INPUT DATA below:

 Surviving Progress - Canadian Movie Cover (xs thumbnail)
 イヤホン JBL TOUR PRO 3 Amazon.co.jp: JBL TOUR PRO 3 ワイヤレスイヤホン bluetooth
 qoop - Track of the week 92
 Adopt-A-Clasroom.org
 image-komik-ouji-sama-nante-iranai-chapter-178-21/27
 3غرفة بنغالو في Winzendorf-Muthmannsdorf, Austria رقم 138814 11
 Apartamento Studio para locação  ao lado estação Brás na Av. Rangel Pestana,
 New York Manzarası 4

End of INPUT DATA.
INPUT DATA below:

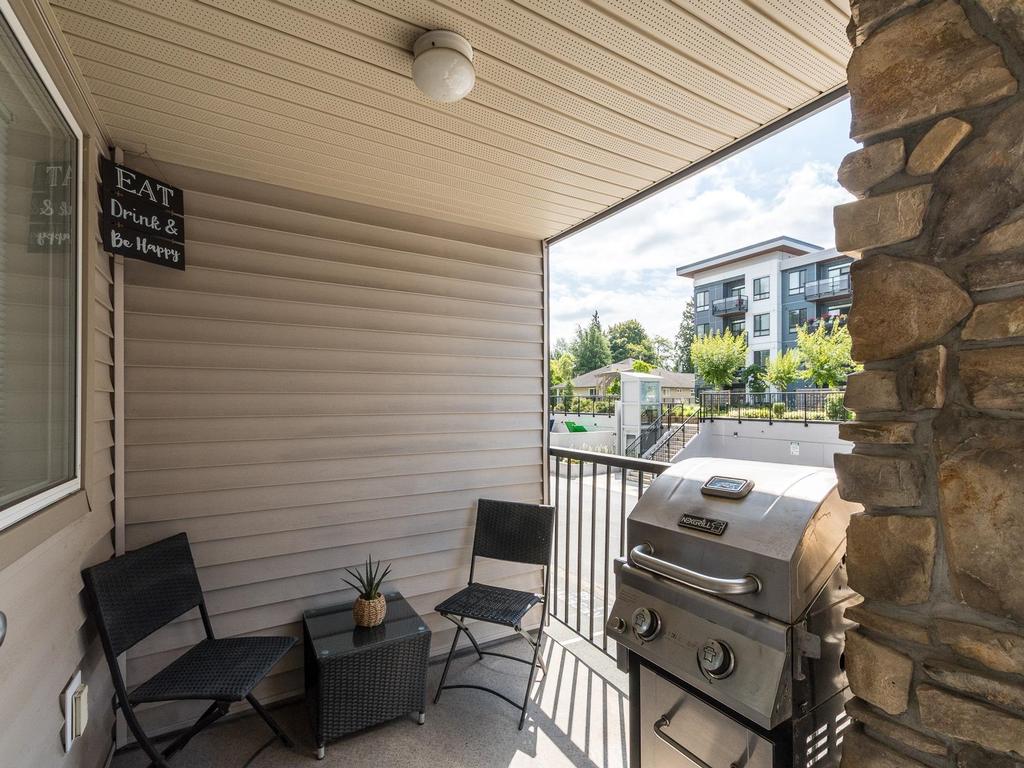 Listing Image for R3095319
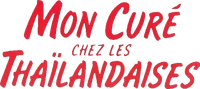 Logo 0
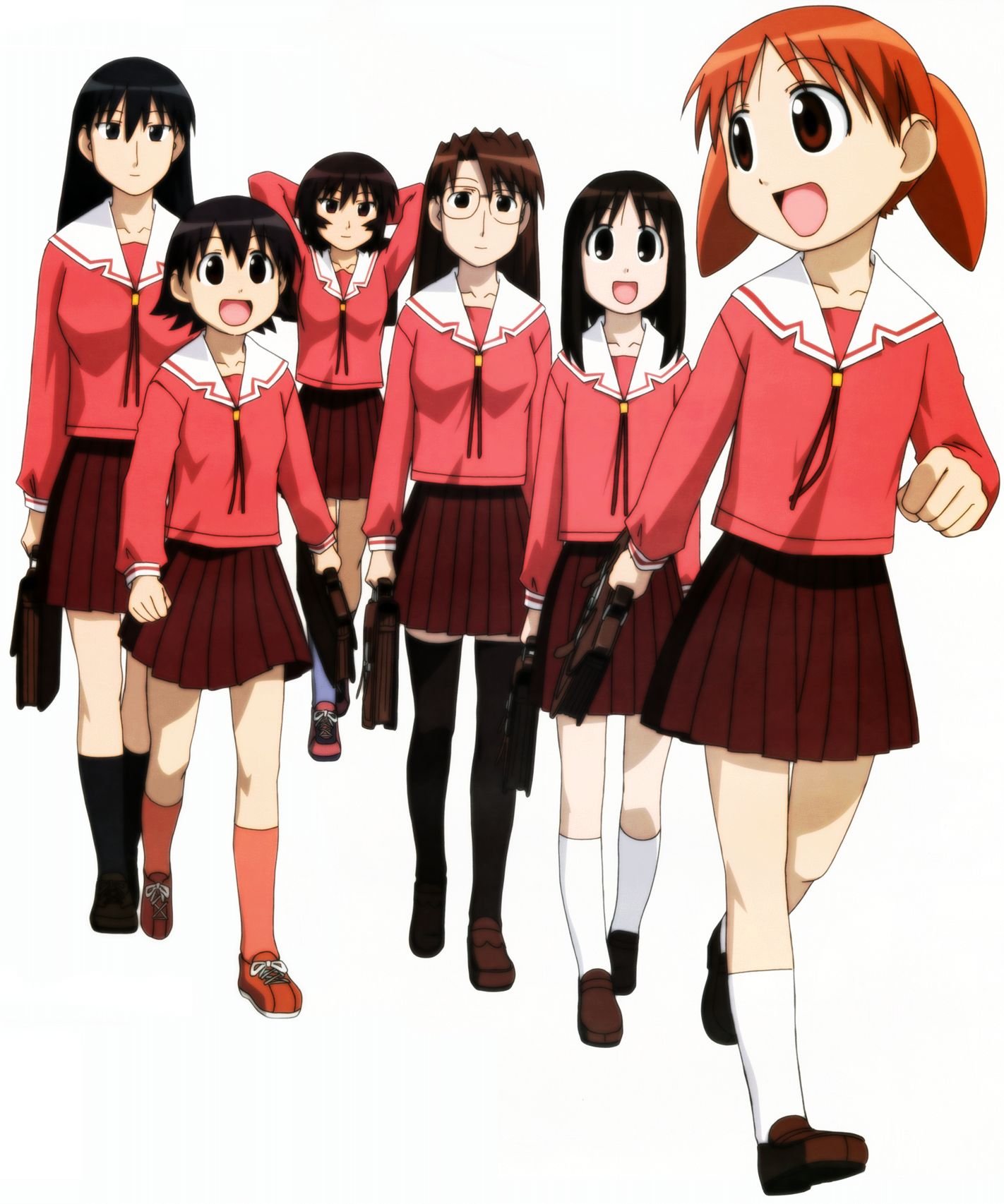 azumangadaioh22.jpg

End of INPUT DATA.

TASK DETAILS:
Rewrite the records between the line holding "Listing Image for R3095319" and the line holding "azumangadaioh22.jpg", inclusive, as a numbered list with blank lines omitted, leaving the pictures out of your answer.

REPLY:
1.  Listing Image for R3095319
2.  Logo 0
3.  azumangadaioh22.jpg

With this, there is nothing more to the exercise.